§ **The request**
Print each of the records below word for word, without changing anything.

§ **Information supplied**
-- begin --
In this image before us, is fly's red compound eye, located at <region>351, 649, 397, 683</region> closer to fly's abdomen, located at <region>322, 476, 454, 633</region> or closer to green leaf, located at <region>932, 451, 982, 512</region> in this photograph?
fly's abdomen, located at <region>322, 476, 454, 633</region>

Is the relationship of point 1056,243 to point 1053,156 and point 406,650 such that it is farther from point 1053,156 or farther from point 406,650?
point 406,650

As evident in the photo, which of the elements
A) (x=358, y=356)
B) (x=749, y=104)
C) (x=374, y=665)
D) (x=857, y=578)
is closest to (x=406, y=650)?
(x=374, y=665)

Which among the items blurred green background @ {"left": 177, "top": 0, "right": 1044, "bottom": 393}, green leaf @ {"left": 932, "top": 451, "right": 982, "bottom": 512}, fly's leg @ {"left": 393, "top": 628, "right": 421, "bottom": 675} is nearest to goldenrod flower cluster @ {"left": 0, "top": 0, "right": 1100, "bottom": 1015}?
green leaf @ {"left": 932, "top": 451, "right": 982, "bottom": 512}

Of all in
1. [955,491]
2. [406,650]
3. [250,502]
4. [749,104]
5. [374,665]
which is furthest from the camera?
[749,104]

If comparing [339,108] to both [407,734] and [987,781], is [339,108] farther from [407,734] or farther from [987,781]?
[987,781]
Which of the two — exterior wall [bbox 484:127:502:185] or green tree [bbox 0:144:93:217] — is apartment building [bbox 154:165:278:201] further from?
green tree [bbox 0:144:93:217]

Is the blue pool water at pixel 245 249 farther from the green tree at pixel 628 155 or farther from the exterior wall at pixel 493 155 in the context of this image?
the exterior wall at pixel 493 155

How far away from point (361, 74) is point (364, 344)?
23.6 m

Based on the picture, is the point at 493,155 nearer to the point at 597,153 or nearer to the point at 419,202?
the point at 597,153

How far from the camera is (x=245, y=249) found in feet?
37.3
-- end --
§ **Worked answer**
In this image before us, is fly's red compound eye, located at <region>351, 649, 397, 683</region> closer to fly's abdomen, located at <region>322, 476, 454, 633</region> or closer to green leaf, located at <region>932, 451, 982, 512</region> in this photograph?
fly's abdomen, located at <region>322, 476, 454, 633</region>

Is the relationship of point 1056,243 to point 1053,156 and point 406,650 such that it is farther from point 1053,156 or farther from point 406,650?
point 406,650

As evident in the photo, which of the elements
A) (x=358, y=356)
B) (x=749, y=104)
C) (x=374, y=665)
D) (x=857, y=578)
is closest to (x=406, y=650)?
(x=374, y=665)

Which among the items blurred green background @ {"left": 177, "top": 0, "right": 1044, "bottom": 393}, green leaf @ {"left": 932, "top": 451, "right": 982, "bottom": 512}, fly's leg @ {"left": 393, "top": 628, "right": 421, "bottom": 675} is nearest to goldenrod flower cluster @ {"left": 0, "top": 0, "right": 1100, "bottom": 1015}?
green leaf @ {"left": 932, "top": 451, "right": 982, "bottom": 512}

Of all in
1. [955,491]
2. [406,650]
3. [250,502]
4. [749,104]
5. [374,665]
which is furthest from the camera?
[749,104]

If comparing [339,108] to both [407,734] and [987,781], is [339,108] farther from [407,734] or farther from [987,781]?
[987,781]
Which of the two — exterior wall [bbox 484:127:502:185] or green tree [bbox 0:144:93:217] — is apartment building [bbox 154:165:278:201] further from?
green tree [bbox 0:144:93:217]

Is the blue pool water at pixel 245 249 farther from the green tree at pixel 628 155 or farther from the exterior wall at pixel 493 155 in the context of this image?
the exterior wall at pixel 493 155

How far away from point (361, 74) is point (364, 344)?
23.6 m

Based on the picture, is the point at 493,155 nearer to the point at 597,153 or nearer to the point at 419,202?
the point at 597,153

How far from the camera is (x=245, y=249) found in feet?
37.3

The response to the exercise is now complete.